What I Am Reading: "The Story of a Shipwrecked Sailor" by Gabriel García Márquez

I’m taking sailing lessons this weekend, and I read this short book to help set the mood. One might not think that a story about a castaway surviving ten days in a raft would set the mood for sailing, and one would be right. A dramatic, large-scale shipwreck would have been preferable.

Mainly, I picked this up because of the identity of the author; but this is not a Gabriel García Márquez novel, it is a piece of longform Gabriel García Márquez journalism from early in his career. It is a first person retelling of the account of Luis Alejandro Velasco, who was swept off a Columbian destroyer at sea and survived ten days in a raft until he drifted to shore (the use of “shipwrecked” in the title is thus misleading). He survived on nothing but a few bites of fish and a strange root that happens to appear at one point. This work, originally serialized in the newspaper Márquez was working at, revealed for the first time that the destroyer was illicitly carrying large contraband items (refrigerators and such), which contributed to the accident. Velasco became a minor celebrity after the incident.

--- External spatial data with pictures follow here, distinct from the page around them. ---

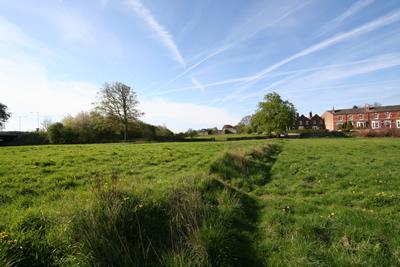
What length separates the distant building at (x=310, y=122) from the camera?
109 meters

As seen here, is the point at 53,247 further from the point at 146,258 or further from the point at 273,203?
the point at 273,203

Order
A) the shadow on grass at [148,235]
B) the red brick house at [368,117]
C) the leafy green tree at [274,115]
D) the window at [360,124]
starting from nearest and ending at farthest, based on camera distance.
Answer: the shadow on grass at [148,235] → the leafy green tree at [274,115] → the red brick house at [368,117] → the window at [360,124]

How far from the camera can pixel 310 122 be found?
Answer: 362 feet

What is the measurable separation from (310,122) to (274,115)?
57603 millimetres

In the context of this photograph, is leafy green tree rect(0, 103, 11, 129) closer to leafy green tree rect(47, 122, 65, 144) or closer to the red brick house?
leafy green tree rect(47, 122, 65, 144)

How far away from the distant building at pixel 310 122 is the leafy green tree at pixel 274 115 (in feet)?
168

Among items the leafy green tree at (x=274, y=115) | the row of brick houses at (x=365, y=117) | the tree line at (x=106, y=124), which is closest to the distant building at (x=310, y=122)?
→ the row of brick houses at (x=365, y=117)

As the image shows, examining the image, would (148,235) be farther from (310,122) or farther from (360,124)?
(310,122)

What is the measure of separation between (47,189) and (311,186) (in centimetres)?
987

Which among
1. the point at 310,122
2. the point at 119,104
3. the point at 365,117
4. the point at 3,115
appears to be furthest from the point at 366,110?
the point at 3,115

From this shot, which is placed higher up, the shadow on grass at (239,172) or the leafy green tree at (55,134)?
the leafy green tree at (55,134)

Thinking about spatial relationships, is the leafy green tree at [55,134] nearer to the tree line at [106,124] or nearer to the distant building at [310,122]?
the tree line at [106,124]

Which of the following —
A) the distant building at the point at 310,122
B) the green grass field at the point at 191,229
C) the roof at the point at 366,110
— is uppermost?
Result: the roof at the point at 366,110

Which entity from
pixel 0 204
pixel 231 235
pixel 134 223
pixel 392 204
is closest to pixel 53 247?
pixel 134 223
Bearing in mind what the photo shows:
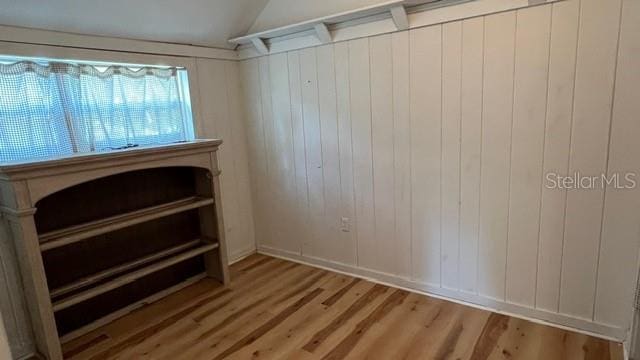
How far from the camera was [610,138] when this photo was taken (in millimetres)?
1984

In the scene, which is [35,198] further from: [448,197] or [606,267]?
[606,267]

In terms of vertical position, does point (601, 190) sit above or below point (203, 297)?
above

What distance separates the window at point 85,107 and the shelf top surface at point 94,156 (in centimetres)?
23

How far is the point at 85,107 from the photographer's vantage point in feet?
→ 8.34

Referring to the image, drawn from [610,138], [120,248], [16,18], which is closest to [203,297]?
[120,248]

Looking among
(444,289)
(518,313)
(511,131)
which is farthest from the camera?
(444,289)

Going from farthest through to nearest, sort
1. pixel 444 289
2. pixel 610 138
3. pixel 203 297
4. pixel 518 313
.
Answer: pixel 203 297 < pixel 444 289 < pixel 518 313 < pixel 610 138

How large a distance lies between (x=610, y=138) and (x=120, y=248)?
10.4ft

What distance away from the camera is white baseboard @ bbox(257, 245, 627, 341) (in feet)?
7.11

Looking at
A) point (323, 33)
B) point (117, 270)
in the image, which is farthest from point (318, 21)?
point (117, 270)

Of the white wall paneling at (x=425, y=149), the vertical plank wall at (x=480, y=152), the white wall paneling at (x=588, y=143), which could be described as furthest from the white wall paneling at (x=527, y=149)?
the white wall paneling at (x=425, y=149)

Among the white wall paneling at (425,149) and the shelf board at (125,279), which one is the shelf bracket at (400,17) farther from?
the shelf board at (125,279)

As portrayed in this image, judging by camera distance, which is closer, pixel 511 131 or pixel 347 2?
pixel 511 131

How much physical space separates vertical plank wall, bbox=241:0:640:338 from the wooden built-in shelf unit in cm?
92
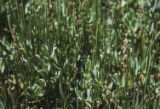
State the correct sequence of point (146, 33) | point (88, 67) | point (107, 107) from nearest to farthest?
point (107, 107) → point (88, 67) → point (146, 33)

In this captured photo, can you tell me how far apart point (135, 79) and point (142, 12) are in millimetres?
754

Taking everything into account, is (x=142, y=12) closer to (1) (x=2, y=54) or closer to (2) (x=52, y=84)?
(2) (x=52, y=84)

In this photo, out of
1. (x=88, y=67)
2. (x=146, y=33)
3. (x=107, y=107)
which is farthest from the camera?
(x=146, y=33)

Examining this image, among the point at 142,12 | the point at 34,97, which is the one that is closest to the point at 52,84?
the point at 34,97

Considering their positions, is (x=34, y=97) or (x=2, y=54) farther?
(x=2, y=54)

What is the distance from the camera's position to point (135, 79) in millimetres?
1755

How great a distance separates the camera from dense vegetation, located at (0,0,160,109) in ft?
5.38

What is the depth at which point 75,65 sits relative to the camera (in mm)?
1775

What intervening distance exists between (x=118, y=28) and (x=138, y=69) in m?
0.55

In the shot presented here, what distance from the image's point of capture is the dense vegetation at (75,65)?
1.64 m

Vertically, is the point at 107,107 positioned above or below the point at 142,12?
below

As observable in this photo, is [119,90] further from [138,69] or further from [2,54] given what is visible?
[2,54]

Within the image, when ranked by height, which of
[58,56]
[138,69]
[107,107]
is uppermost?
[58,56]

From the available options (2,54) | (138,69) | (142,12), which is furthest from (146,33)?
(2,54)
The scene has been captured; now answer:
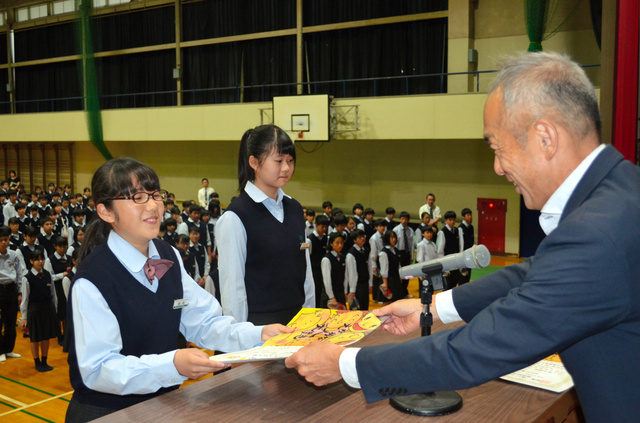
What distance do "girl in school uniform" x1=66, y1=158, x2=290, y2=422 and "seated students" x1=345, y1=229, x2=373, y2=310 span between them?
19.0 ft

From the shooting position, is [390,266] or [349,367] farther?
[390,266]

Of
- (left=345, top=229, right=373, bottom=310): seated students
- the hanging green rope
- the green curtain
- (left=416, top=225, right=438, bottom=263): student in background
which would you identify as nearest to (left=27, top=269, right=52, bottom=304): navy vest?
(left=345, top=229, right=373, bottom=310): seated students

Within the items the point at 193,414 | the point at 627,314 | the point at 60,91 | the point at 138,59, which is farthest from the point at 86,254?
the point at 60,91

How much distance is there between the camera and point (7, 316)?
252 inches

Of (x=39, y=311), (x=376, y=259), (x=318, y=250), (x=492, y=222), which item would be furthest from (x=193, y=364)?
(x=492, y=222)

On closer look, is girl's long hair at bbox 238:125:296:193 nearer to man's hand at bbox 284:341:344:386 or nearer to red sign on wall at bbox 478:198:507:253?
man's hand at bbox 284:341:344:386

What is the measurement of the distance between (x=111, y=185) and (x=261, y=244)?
3.02 ft

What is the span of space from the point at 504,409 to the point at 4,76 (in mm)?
23075

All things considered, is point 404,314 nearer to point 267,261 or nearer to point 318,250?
point 267,261

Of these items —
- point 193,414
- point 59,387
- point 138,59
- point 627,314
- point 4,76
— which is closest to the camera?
point 627,314

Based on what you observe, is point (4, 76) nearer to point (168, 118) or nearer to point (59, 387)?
point (168, 118)

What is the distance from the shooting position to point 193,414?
153 centimetres

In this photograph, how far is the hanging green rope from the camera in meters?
15.1

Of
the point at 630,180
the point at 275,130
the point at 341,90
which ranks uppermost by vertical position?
the point at 341,90
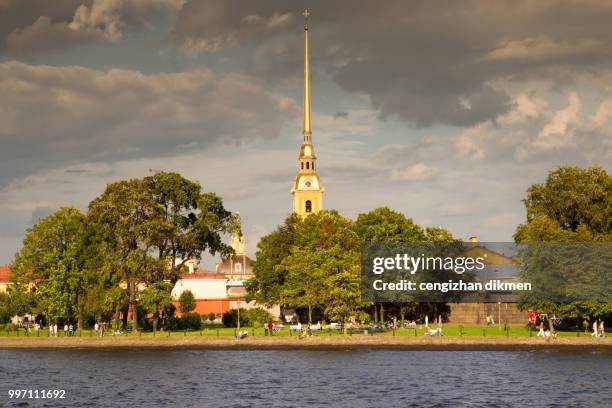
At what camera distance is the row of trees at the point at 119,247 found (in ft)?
325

Márquez himself summarizes the book bluntly in his introduction:

“I have not reread this story in fifteen years. It seems worthy of publication, but I have never quite understood the usefulness of publishing it. I find it depressing that the publishers are not so much interested in the merit of the story as in the name of the author, which, much to my sorrow, is also that of a fashionable writer. If it is now published in the form of a book, that is because I agreed without thinking about it very much, and I am not a man to go back on his word.”